___ EXCERPTED TEXT ___

This may help with organization of having a slim kernel and another file acting as a feature filled kernel simply sucking in the slim config.

You could also do the reverse where you have a slim kernel named HAL9000-slim and have the rest of your additions and hacks in a file that suck it in named HAL000. 

Of course you can have everything in one file if you wish. The policy and organization is yours to make.

When you boot into it for the first time run uname -a() and see if output. Here is an example of my uname output:



> FreeBSD *hal9000*.rubyprogrammer.net 8.1-RELEASE FreeBSD 8.1-RELEASE #2: Thu Aug 12 17:55:19 CDT 2010     UNIXgod@hal9000.rubypr*grammer.net:/usr/obj/usr/src/sys/HAL9000  _amd64_



I'll keep following this thread. Post your kernel config here when you have it.


----------



## carlton_draught (Dec 12, 2010)

Thanks UNIXgod. I'll review your post a few times, decide what to do and then post what I've done.


----------



## wblock@ (Dec 12, 2010)

carlton_draught said:
			
		

> Now, my first choice: do I wuss out and just do a delta (basically a new file specifying to include GENERIC) or do I go through and erase everything that does not apply? Decisions, decisions. Advice?

___ GIVEN RECORDS ___

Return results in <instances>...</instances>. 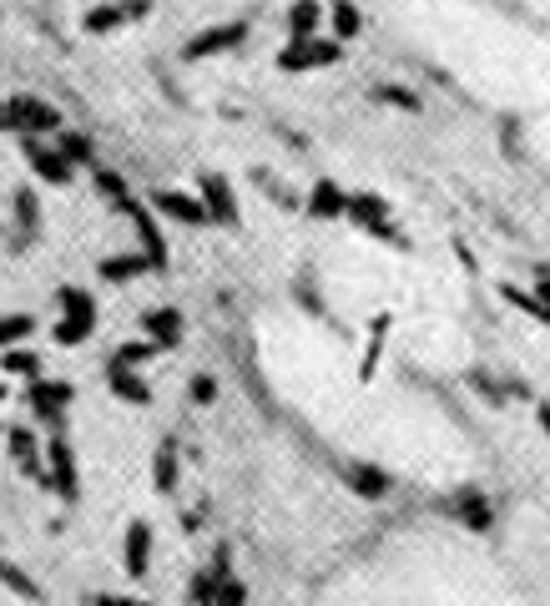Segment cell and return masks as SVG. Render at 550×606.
Listing matches in <instances>:
<instances>
[{
  "label": "cell",
  "instance_id": "1",
  "mask_svg": "<svg viewBox=\"0 0 550 606\" xmlns=\"http://www.w3.org/2000/svg\"><path fill=\"white\" fill-rule=\"evenodd\" d=\"M61 127V112L51 102H40V96H5L0 102V132L11 137H46Z\"/></svg>",
  "mask_w": 550,
  "mask_h": 606
},
{
  "label": "cell",
  "instance_id": "2",
  "mask_svg": "<svg viewBox=\"0 0 550 606\" xmlns=\"http://www.w3.org/2000/svg\"><path fill=\"white\" fill-rule=\"evenodd\" d=\"M343 223L359 228V233H368V237H379V243H389V248H409V237L394 228V212H389V202H384L379 193H349Z\"/></svg>",
  "mask_w": 550,
  "mask_h": 606
},
{
  "label": "cell",
  "instance_id": "3",
  "mask_svg": "<svg viewBox=\"0 0 550 606\" xmlns=\"http://www.w3.org/2000/svg\"><path fill=\"white\" fill-rule=\"evenodd\" d=\"M343 61V46L333 36H308V40H289L278 51V71H324V67H339Z\"/></svg>",
  "mask_w": 550,
  "mask_h": 606
},
{
  "label": "cell",
  "instance_id": "4",
  "mask_svg": "<svg viewBox=\"0 0 550 606\" xmlns=\"http://www.w3.org/2000/svg\"><path fill=\"white\" fill-rule=\"evenodd\" d=\"M243 46H248V21H218V26L197 31L183 46V56L187 61H212V56H233Z\"/></svg>",
  "mask_w": 550,
  "mask_h": 606
},
{
  "label": "cell",
  "instance_id": "5",
  "mask_svg": "<svg viewBox=\"0 0 550 606\" xmlns=\"http://www.w3.org/2000/svg\"><path fill=\"white\" fill-rule=\"evenodd\" d=\"M46 486H51L66 505L81 501V465H77V450H71L66 435H51V445H46Z\"/></svg>",
  "mask_w": 550,
  "mask_h": 606
},
{
  "label": "cell",
  "instance_id": "6",
  "mask_svg": "<svg viewBox=\"0 0 550 606\" xmlns=\"http://www.w3.org/2000/svg\"><path fill=\"white\" fill-rule=\"evenodd\" d=\"M147 11H152L147 0H92V11L81 15V26L92 31V36H112V31L137 26Z\"/></svg>",
  "mask_w": 550,
  "mask_h": 606
},
{
  "label": "cell",
  "instance_id": "7",
  "mask_svg": "<svg viewBox=\"0 0 550 606\" xmlns=\"http://www.w3.org/2000/svg\"><path fill=\"white\" fill-rule=\"evenodd\" d=\"M26 399H31V409L40 415V424H46L51 435H61V430H66V405L77 399V389H71L66 380H31Z\"/></svg>",
  "mask_w": 550,
  "mask_h": 606
},
{
  "label": "cell",
  "instance_id": "8",
  "mask_svg": "<svg viewBox=\"0 0 550 606\" xmlns=\"http://www.w3.org/2000/svg\"><path fill=\"white\" fill-rule=\"evenodd\" d=\"M21 152H26L31 172H36L46 187H71L77 183V167L56 152V142H40V137H21Z\"/></svg>",
  "mask_w": 550,
  "mask_h": 606
},
{
  "label": "cell",
  "instance_id": "9",
  "mask_svg": "<svg viewBox=\"0 0 550 606\" xmlns=\"http://www.w3.org/2000/svg\"><path fill=\"white\" fill-rule=\"evenodd\" d=\"M197 198L208 208L212 228H237V193L223 172H202V177H197Z\"/></svg>",
  "mask_w": 550,
  "mask_h": 606
},
{
  "label": "cell",
  "instance_id": "10",
  "mask_svg": "<svg viewBox=\"0 0 550 606\" xmlns=\"http://www.w3.org/2000/svg\"><path fill=\"white\" fill-rule=\"evenodd\" d=\"M147 208L157 212V218H167V223H183V228H208V208H202V198H192V193H177V187H162V193H152V202Z\"/></svg>",
  "mask_w": 550,
  "mask_h": 606
},
{
  "label": "cell",
  "instance_id": "11",
  "mask_svg": "<svg viewBox=\"0 0 550 606\" xmlns=\"http://www.w3.org/2000/svg\"><path fill=\"white\" fill-rule=\"evenodd\" d=\"M121 212L131 218V228H137V237H142V258L152 264V273L157 268H167V237H162V223H157V212L142 208V202H121Z\"/></svg>",
  "mask_w": 550,
  "mask_h": 606
},
{
  "label": "cell",
  "instance_id": "12",
  "mask_svg": "<svg viewBox=\"0 0 550 606\" xmlns=\"http://www.w3.org/2000/svg\"><path fill=\"white\" fill-rule=\"evenodd\" d=\"M5 450H11L15 470L26 475V480H40V486H46V450H40L36 430H26V424H15L11 435H5Z\"/></svg>",
  "mask_w": 550,
  "mask_h": 606
},
{
  "label": "cell",
  "instance_id": "13",
  "mask_svg": "<svg viewBox=\"0 0 550 606\" xmlns=\"http://www.w3.org/2000/svg\"><path fill=\"white\" fill-rule=\"evenodd\" d=\"M445 511L455 515L465 531H475V536H485V531L495 526V505H490L485 490H459V496L445 505Z\"/></svg>",
  "mask_w": 550,
  "mask_h": 606
},
{
  "label": "cell",
  "instance_id": "14",
  "mask_svg": "<svg viewBox=\"0 0 550 606\" xmlns=\"http://www.w3.org/2000/svg\"><path fill=\"white\" fill-rule=\"evenodd\" d=\"M121 567L131 581H142L152 571V526L147 521H131L127 536H121Z\"/></svg>",
  "mask_w": 550,
  "mask_h": 606
},
{
  "label": "cell",
  "instance_id": "15",
  "mask_svg": "<svg viewBox=\"0 0 550 606\" xmlns=\"http://www.w3.org/2000/svg\"><path fill=\"white\" fill-rule=\"evenodd\" d=\"M343 208H349V193H343L333 177H318L308 187V218L314 223H343Z\"/></svg>",
  "mask_w": 550,
  "mask_h": 606
},
{
  "label": "cell",
  "instance_id": "16",
  "mask_svg": "<svg viewBox=\"0 0 550 606\" xmlns=\"http://www.w3.org/2000/svg\"><path fill=\"white\" fill-rule=\"evenodd\" d=\"M142 329H147V339L157 343L162 354H172V349H183V314H177L172 303H162V308H147Z\"/></svg>",
  "mask_w": 550,
  "mask_h": 606
},
{
  "label": "cell",
  "instance_id": "17",
  "mask_svg": "<svg viewBox=\"0 0 550 606\" xmlns=\"http://www.w3.org/2000/svg\"><path fill=\"white\" fill-rule=\"evenodd\" d=\"M343 480H349V490H354V496H364V501H384V496L394 490L389 470H384V465H368V461L343 465Z\"/></svg>",
  "mask_w": 550,
  "mask_h": 606
},
{
  "label": "cell",
  "instance_id": "18",
  "mask_svg": "<svg viewBox=\"0 0 550 606\" xmlns=\"http://www.w3.org/2000/svg\"><path fill=\"white\" fill-rule=\"evenodd\" d=\"M56 308H61V324H77V329H96V299L86 289H56Z\"/></svg>",
  "mask_w": 550,
  "mask_h": 606
},
{
  "label": "cell",
  "instance_id": "19",
  "mask_svg": "<svg viewBox=\"0 0 550 606\" xmlns=\"http://www.w3.org/2000/svg\"><path fill=\"white\" fill-rule=\"evenodd\" d=\"M324 21H328V11L318 5V0H293L289 15H283V26H289V40L324 36Z\"/></svg>",
  "mask_w": 550,
  "mask_h": 606
},
{
  "label": "cell",
  "instance_id": "20",
  "mask_svg": "<svg viewBox=\"0 0 550 606\" xmlns=\"http://www.w3.org/2000/svg\"><path fill=\"white\" fill-rule=\"evenodd\" d=\"M106 389L117 399H127V405H152V384L137 370H121V364H106Z\"/></svg>",
  "mask_w": 550,
  "mask_h": 606
},
{
  "label": "cell",
  "instance_id": "21",
  "mask_svg": "<svg viewBox=\"0 0 550 606\" xmlns=\"http://www.w3.org/2000/svg\"><path fill=\"white\" fill-rule=\"evenodd\" d=\"M36 237H40V198H36V187H21L15 193V243L26 248Z\"/></svg>",
  "mask_w": 550,
  "mask_h": 606
},
{
  "label": "cell",
  "instance_id": "22",
  "mask_svg": "<svg viewBox=\"0 0 550 606\" xmlns=\"http://www.w3.org/2000/svg\"><path fill=\"white\" fill-rule=\"evenodd\" d=\"M152 273V264H147L142 253H112V258H102V278L106 283H131V278Z\"/></svg>",
  "mask_w": 550,
  "mask_h": 606
},
{
  "label": "cell",
  "instance_id": "23",
  "mask_svg": "<svg viewBox=\"0 0 550 606\" xmlns=\"http://www.w3.org/2000/svg\"><path fill=\"white\" fill-rule=\"evenodd\" d=\"M328 31H333V40H354L359 31H364V15H359V5L354 0H333V5H328Z\"/></svg>",
  "mask_w": 550,
  "mask_h": 606
},
{
  "label": "cell",
  "instance_id": "24",
  "mask_svg": "<svg viewBox=\"0 0 550 606\" xmlns=\"http://www.w3.org/2000/svg\"><path fill=\"white\" fill-rule=\"evenodd\" d=\"M0 370L15 374V380H40V354H36V349H26V343L0 349Z\"/></svg>",
  "mask_w": 550,
  "mask_h": 606
},
{
  "label": "cell",
  "instance_id": "25",
  "mask_svg": "<svg viewBox=\"0 0 550 606\" xmlns=\"http://www.w3.org/2000/svg\"><path fill=\"white\" fill-rule=\"evenodd\" d=\"M152 486H157L162 496L177 490V445H172V440H162L157 455H152Z\"/></svg>",
  "mask_w": 550,
  "mask_h": 606
},
{
  "label": "cell",
  "instance_id": "26",
  "mask_svg": "<svg viewBox=\"0 0 550 606\" xmlns=\"http://www.w3.org/2000/svg\"><path fill=\"white\" fill-rule=\"evenodd\" d=\"M56 152H61L71 167H92V158H96V147H92L86 132H61L56 137Z\"/></svg>",
  "mask_w": 550,
  "mask_h": 606
},
{
  "label": "cell",
  "instance_id": "27",
  "mask_svg": "<svg viewBox=\"0 0 550 606\" xmlns=\"http://www.w3.org/2000/svg\"><path fill=\"white\" fill-rule=\"evenodd\" d=\"M31 334H36V318L31 314H0V349L31 343Z\"/></svg>",
  "mask_w": 550,
  "mask_h": 606
},
{
  "label": "cell",
  "instance_id": "28",
  "mask_svg": "<svg viewBox=\"0 0 550 606\" xmlns=\"http://www.w3.org/2000/svg\"><path fill=\"white\" fill-rule=\"evenodd\" d=\"M500 293H505V303H511L515 314H530V318H536V324H546V329H550V308L536 299V293L515 289V283H505V289H500Z\"/></svg>",
  "mask_w": 550,
  "mask_h": 606
},
{
  "label": "cell",
  "instance_id": "29",
  "mask_svg": "<svg viewBox=\"0 0 550 606\" xmlns=\"http://www.w3.org/2000/svg\"><path fill=\"white\" fill-rule=\"evenodd\" d=\"M152 354H162L157 343H152V339H137V343H121V349H117L112 359H106V364H121V370H137V364H147Z\"/></svg>",
  "mask_w": 550,
  "mask_h": 606
},
{
  "label": "cell",
  "instance_id": "30",
  "mask_svg": "<svg viewBox=\"0 0 550 606\" xmlns=\"http://www.w3.org/2000/svg\"><path fill=\"white\" fill-rule=\"evenodd\" d=\"M0 581H5V586H11L21 602H36V596H40V586H36V581H31L21 567H15V561H0Z\"/></svg>",
  "mask_w": 550,
  "mask_h": 606
},
{
  "label": "cell",
  "instance_id": "31",
  "mask_svg": "<svg viewBox=\"0 0 550 606\" xmlns=\"http://www.w3.org/2000/svg\"><path fill=\"white\" fill-rule=\"evenodd\" d=\"M96 193H102L112 208H121V202L131 198V187H127V177H117V172H96Z\"/></svg>",
  "mask_w": 550,
  "mask_h": 606
},
{
  "label": "cell",
  "instance_id": "32",
  "mask_svg": "<svg viewBox=\"0 0 550 606\" xmlns=\"http://www.w3.org/2000/svg\"><path fill=\"white\" fill-rule=\"evenodd\" d=\"M374 102L379 106H399V112H420V96L409 86H374Z\"/></svg>",
  "mask_w": 550,
  "mask_h": 606
},
{
  "label": "cell",
  "instance_id": "33",
  "mask_svg": "<svg viewBox=\"0 0 550 606\" xmlns=\"http://www.w3.org/2000/svg\"><path fill=\"white\" fill-rule=\"evenodd\" d=\"M212 606H248V586H243V576L227 571V576L218 581V602H212Z\"/></svg>",
  "mask_w": 550,
  "mask_h": 606
},
{
  "label": "cell",
  "instance_id": "34",
  "mask_svg": "<svg viewBox=\"0 0 550 606\" xmlns=\"http://www.w3.org/2000/svg\"><path fill=\"white\" fill-rule=\"evenodd\" d=\"M187 399H192V405H212V399H218V380H212V374H192Z\"/></svg>",
  "mask_w": 550,
  "mask_h": 606
},
{
  "label": "cell",
  "instance_id": "35",
  "mask_svg": "<svg viewBox=\"0 0 550 606\" xmlns=\"http://www.w3.org/2000/svg\"><path fill=\"white\" fill-rule=\"evenodd\" d=\"M470 384H475V395H485V399H490V405H500V399H505V389H500V384H495V380H490V374H480V370H475V374H470Z\"/></svg>",
  "mask_w": 550,
  "mask_h": 606
},
{
  "label": "cell",
  "instance_id": "36",
  "mask_svg": "<svg viewBox=\"0 0 550 606\" xmlns=\"http://www.w3.org/2000/svg\"><path fill=\"white\" fill-rule=\"evenodd\" d=\"M92 606H152V602H142V596H127V592H102Z\"/></svg>",
  "mask_w": 550,
  "mask_h": 606
},
{
  "label": "cell",
  "instance_id": "37",
  "mask_svg": "<svg viewBox=\"0 0 550 606\" xmlns=\"http://www.w3.org/2000/svg\"><path fill=\"white\" fill-rule=\"evenodd\" d=\"M536 299L550 308V268H536Z\"/></svg>",
  "mask_w": 550,
  "mask_h": 606
},
{
  "label": "cell",
  "instance_id": "38",
  "mask_svg": "<svg viewBox=\"0 0 550 606\" xmlns=\"http://www.w3.org/2000/svg\"><path fill=\"white\" fill-rule=\"evenodd\" d=\"M536 420H540V430L550 435V405H536Z\"/></svg>",
  "mask_w": 550,
  "mask_h": 606
},
{
  "label": "cell",
  "instance_id": "39",
  "mask_svg": "<svg viewBox=\"0 0 550 606\" xmlns=\"http://www.w3.org/2000/svg\"><path fill=\"white\" fill-rule=\"evenodd\" d=\"M0 399H5V384H0Z\"/></svg>",
  "mask_w": 550,
  "mask_h": 606
},
{
  "label": "cell",
  "instance_id": "40",
  "mask_svg": "<svg viewBox=\"0 0 550 606\" xmlns=\"http://www.w3.org/2000/svg\"><path fill=\"white\" fill-rule=\"evenodd\" d=\"M0 237H5V223H0Z\"/></svg>",
  "mask_w": 550,
  "mask_h": 606
}]
</instances>
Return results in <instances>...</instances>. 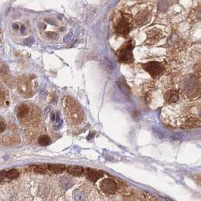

___

=== STATED PROBLEM ===
In the forum thread about kernel configs, what name does the reverse arrangement give to the slim kernel?

=== RESPONSE TO THE EXERCISE ===
HAL9000-slim